TASKS TO COMPLETE:
- 1) Translate this sentence from the passage on sports injuries into Spanish: "The main symptoms of the disease include abrupt involuntary muscle movements and challenged motor function."
- 2) Condense the paragraph of the passage on sports injuries that begins "At first, when Muhammad Ali's speech" into two sentences, keeping its main facts.

SOURCE PASSAGE:
◆ ◆ ◆ ◆ ◆ ◆ ◆

Some of the world’s most iconic individuals have been sportsmen and women. From the indefatigable Jesse Owens to the inimitable Serena Williams, the list is inexhaustible. They remain an exemplary reminder to us all of what talent and determination can achieve.
Sports Injuries and Their Long and Short Term Effects
On the other side of sporting glory lies the challenges of pain and injury. Sporting injuries have been known to end careers abruptly but what is often not highlighted are the challenges that come after. Some injuries alter the lives of athletes for many years even after retirement.
If you are a fan or looking to pursue a sporting career, here are some major injuries to be wary of.
Trauma occurs when your head suffers a hard impact like a violent blow or being slammed onto the ground. Whereas the human skull is tough for the purpose of protecting the brain, severe hits surpass its protective capabilities.
Brain traumas are common in sports due to the physical confrontational nature of some of them such as football and boxing.
There are different kinds of long-term effects that stem from brain trauma. They include.
At first, when Muhammad Ali’s speech and gait were notably different, not many knew what to make of it. Later, his trembling hands and difficulty with expression led to a Parkinson’s diagnosis. He later died from complications of the same.
Studies have since shown that traumatic brain injury increases the risk of suffering from Parkinson’s disease between 56% and 83%. They are further affirmed by a growing list of athletes that have received positive diagnoses.
The main symptoms of the disease include abrupt involuntary muscle movements and challenged motor function. There is no known cure for Parkinson’s.
Chronic Traumatic Encephalopathy
The discovery of CTE and its severity began with an autopsy on a former legendary footballer, Mike Webster. Research studies conducted on his brain linked his death to long-term repeated slams to the head. They led to progressive degeneration of his brain and symptoms such as.
- Memory problems.
- Unusual aggression.
- Difficulties with motor function.
The NFL has faced criticism for being resistant to acknowledging the reality of how the sport impacts players’ lives. Instead, there has been a concerted effort to besmirch the reputation of Dr.Bennet Omalu that made the discovery.
It is hoped that some changes may be made in the future. As things currently stand, however, Chronic Traumatic Encephalopathy is a consequence of trauma that players may have to face in the future.

◆ ◆ ◆ ◆ ◆ ◆ ◆

SUPPLIED MATERIAL:
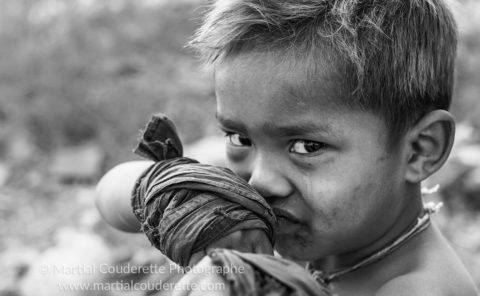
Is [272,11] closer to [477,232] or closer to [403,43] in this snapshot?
[403,43]

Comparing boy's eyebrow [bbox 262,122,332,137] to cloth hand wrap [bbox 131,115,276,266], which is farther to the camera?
boy's eyebrow [bbox 262,122,332,137]

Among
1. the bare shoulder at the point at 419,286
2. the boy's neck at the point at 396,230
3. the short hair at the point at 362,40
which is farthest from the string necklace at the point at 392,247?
the short hair at the point at 362,40

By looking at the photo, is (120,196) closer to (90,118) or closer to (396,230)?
(396,230)

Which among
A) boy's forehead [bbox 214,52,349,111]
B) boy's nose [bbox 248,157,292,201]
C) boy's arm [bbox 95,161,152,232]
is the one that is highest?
boy's forehead [bbox 214,52,349,111]

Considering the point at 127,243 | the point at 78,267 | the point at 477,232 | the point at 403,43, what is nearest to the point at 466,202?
the point at 477,232

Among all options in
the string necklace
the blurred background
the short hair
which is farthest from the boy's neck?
the blurred background

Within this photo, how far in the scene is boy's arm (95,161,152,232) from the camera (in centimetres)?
193

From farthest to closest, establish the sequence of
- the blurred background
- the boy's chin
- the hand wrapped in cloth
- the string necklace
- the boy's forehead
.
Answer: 1. the blurred background
2. the string necklace
3. the boy's chin
4. the boy's forehead
5. the hand wrapped in cloth

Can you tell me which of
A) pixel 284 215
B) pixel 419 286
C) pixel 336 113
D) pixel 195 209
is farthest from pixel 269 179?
pixel 419 286

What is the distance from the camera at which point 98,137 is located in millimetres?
4664

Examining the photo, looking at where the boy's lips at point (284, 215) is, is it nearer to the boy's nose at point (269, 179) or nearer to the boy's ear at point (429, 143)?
the boy's nose at point (269, 179)

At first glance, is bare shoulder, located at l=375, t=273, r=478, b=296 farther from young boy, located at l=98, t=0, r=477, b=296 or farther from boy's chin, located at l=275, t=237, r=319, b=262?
boy's chin, located at l=275, t=237, r=319, b=262

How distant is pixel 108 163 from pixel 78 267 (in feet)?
4.93

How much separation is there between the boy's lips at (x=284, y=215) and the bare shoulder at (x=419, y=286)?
0.88ft
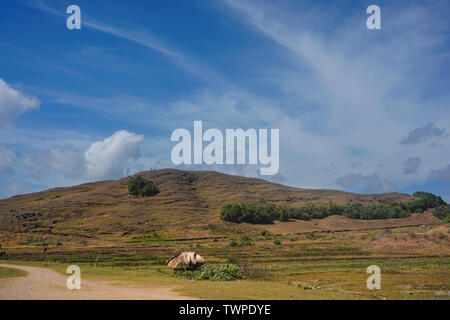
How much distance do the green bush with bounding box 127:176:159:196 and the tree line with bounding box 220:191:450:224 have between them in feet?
95.6

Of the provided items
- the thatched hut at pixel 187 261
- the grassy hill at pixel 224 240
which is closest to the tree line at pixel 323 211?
the grassy hill at pixel 224 240

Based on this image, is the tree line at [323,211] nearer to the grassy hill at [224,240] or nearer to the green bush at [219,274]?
the grassy hill at [224,240]

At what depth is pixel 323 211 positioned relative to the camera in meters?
126

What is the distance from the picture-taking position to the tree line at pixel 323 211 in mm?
111062

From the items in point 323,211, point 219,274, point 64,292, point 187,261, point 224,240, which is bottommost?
point 224,240

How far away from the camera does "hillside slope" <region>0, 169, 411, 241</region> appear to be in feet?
299

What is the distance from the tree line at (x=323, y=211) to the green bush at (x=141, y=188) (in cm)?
2915

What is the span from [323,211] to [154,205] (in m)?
56.7

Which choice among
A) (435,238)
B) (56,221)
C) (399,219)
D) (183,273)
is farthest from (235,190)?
(183,273)

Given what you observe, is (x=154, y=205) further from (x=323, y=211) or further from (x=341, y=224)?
(x=341, y=224)

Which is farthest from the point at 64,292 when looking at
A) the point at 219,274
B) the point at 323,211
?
the point at 323,211

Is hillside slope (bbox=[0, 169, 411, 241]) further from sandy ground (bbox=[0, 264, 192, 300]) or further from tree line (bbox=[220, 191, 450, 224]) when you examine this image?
sandy ground (bbox=[0, 264, 192, 300])
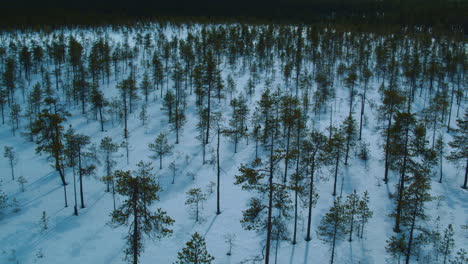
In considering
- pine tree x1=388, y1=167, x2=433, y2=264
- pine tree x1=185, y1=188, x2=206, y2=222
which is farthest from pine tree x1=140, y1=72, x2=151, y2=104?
pine tree x1=388, y1=167, x2=433, y2=264

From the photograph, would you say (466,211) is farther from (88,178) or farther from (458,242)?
(88,178)

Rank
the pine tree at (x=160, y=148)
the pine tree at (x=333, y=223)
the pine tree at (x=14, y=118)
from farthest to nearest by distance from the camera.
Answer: the pine tree at (x=14, y=118) < the pine tree at (x=160, y=148) < the pine tree at (x=333, y=223)

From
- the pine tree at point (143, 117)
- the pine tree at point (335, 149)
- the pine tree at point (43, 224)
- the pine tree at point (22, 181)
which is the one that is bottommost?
the pine tree at point (43, 224)

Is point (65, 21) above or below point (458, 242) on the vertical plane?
above

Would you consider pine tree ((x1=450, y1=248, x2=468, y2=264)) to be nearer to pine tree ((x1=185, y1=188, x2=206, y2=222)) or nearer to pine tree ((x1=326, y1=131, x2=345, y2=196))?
pine tree ((x1=326, y1=131, x2=345, y2=196))

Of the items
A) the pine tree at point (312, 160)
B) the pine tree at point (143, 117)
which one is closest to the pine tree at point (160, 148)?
the pine tree at point (143, 117)

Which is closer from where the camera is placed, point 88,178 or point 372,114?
point 88,178

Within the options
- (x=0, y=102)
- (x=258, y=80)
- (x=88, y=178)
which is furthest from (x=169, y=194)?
(x=258, y=80)

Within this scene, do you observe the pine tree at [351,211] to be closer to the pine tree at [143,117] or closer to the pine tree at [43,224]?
the pine tree at [43,224]
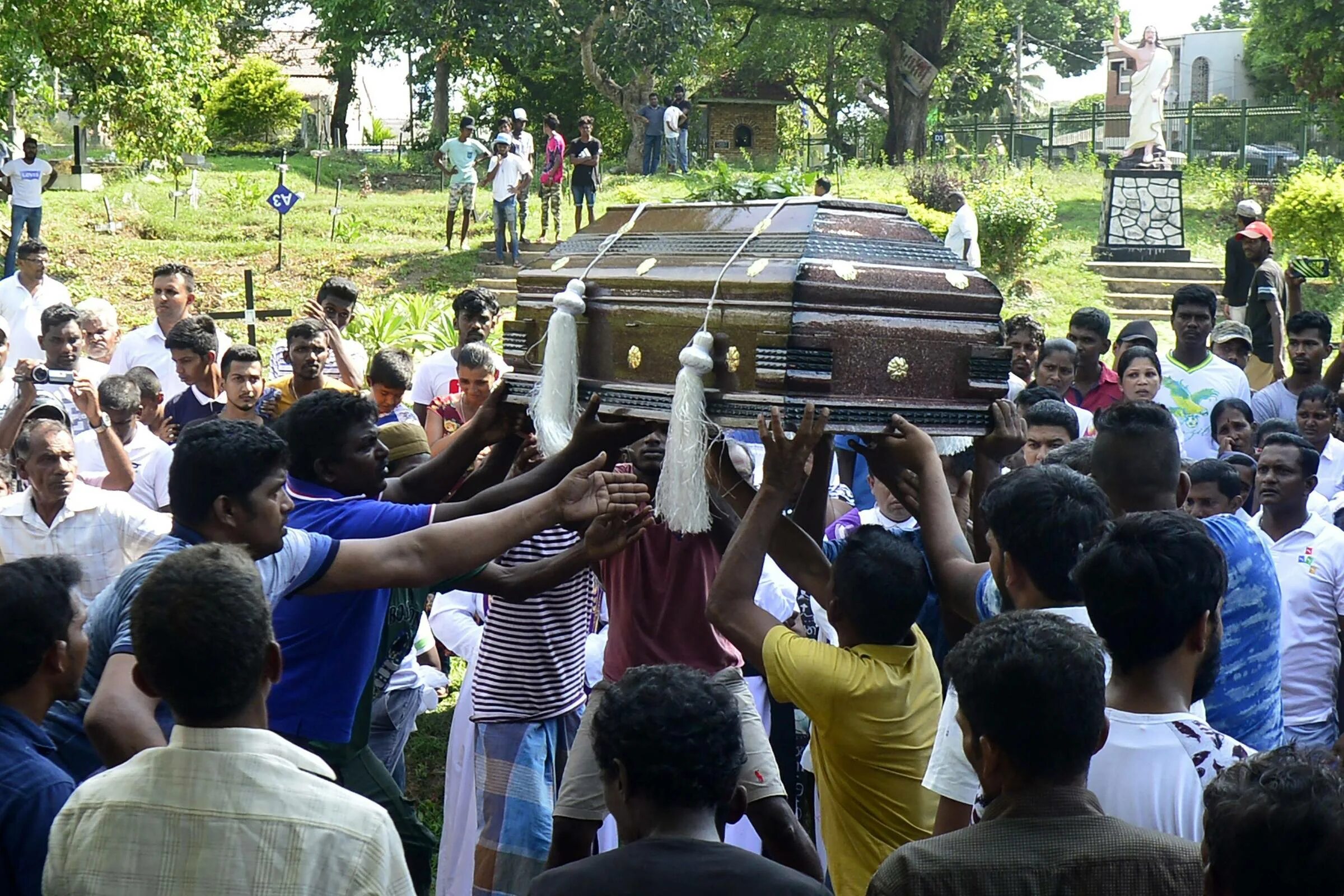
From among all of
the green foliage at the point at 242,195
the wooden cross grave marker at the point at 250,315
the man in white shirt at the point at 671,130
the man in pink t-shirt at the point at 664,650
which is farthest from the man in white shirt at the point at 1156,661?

◆ ◆ ◆ ◆ ◆ ◆ ◆

ANSWER LIST:
- 1) Los principales síntomas de la enfermedad incluyen movimientos musculares abruptos e involuntarios y una función motora afectada.

- 2) When Muhammad Ali's speech and gait first changed noticeably, few people understood why. His trembling hands and difficulty with expression later led to a Parkinson's diagnosis, and he died from complications of the disease.